- [ACTIVITY]: The output should be every line below, retyped exactly, with no images.

- [INPUT DATA]:
- - -
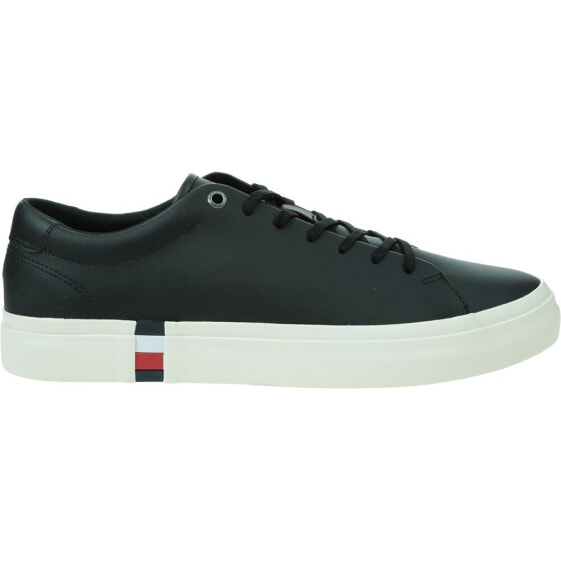 Tommy Hilfiger Modern Vulc Corporate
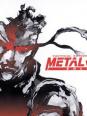 Metal Gear Solid Premier du nom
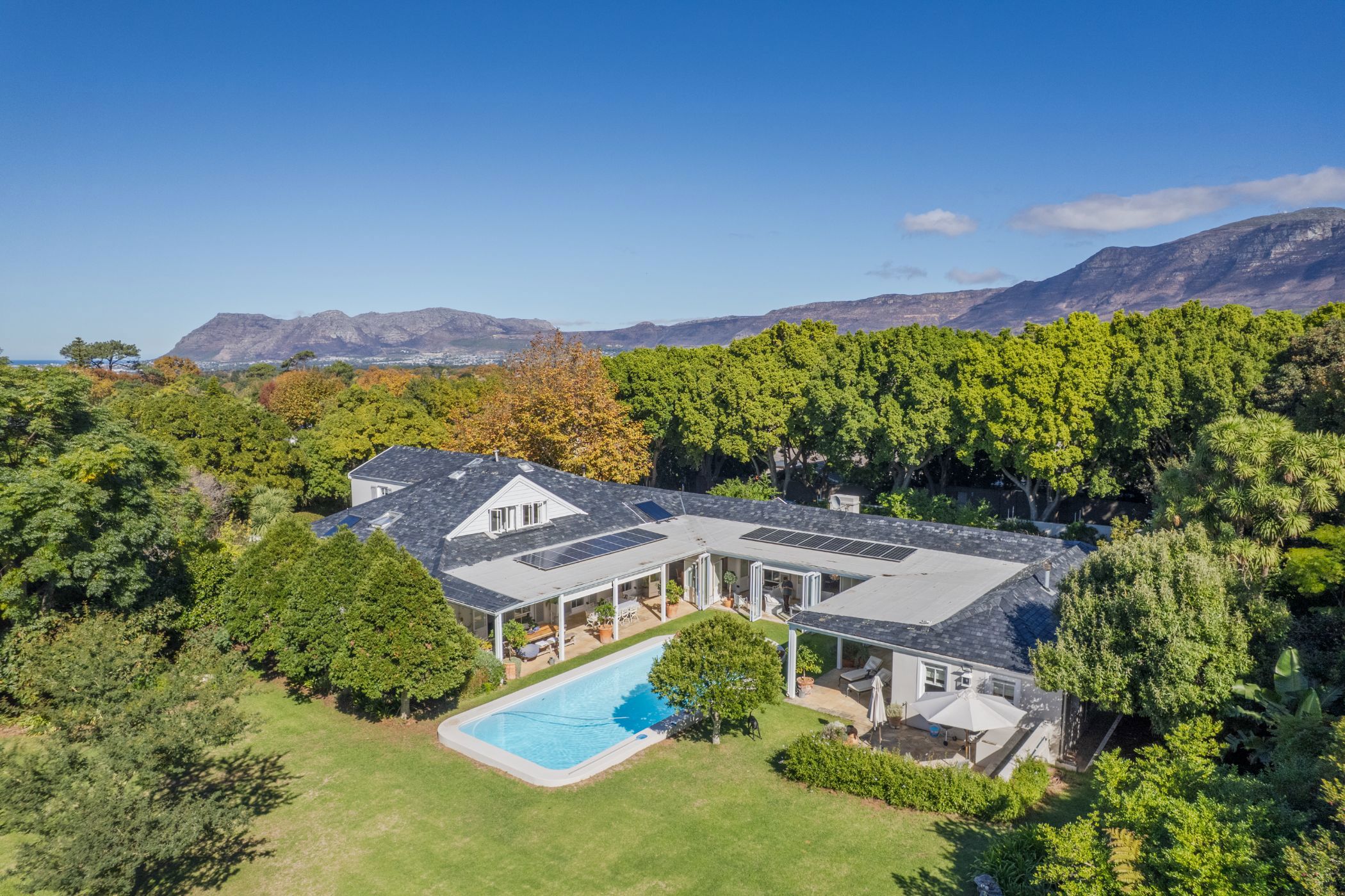 House for sale in Constantia Upper - KW1700373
- - -
- [WORKED SOLUTION]:
 Tommy Hilfiger Modern Vulc Corporate
 Metal Gear Solid Premier du nom
 House for sale in Constantia Upper - KW1700373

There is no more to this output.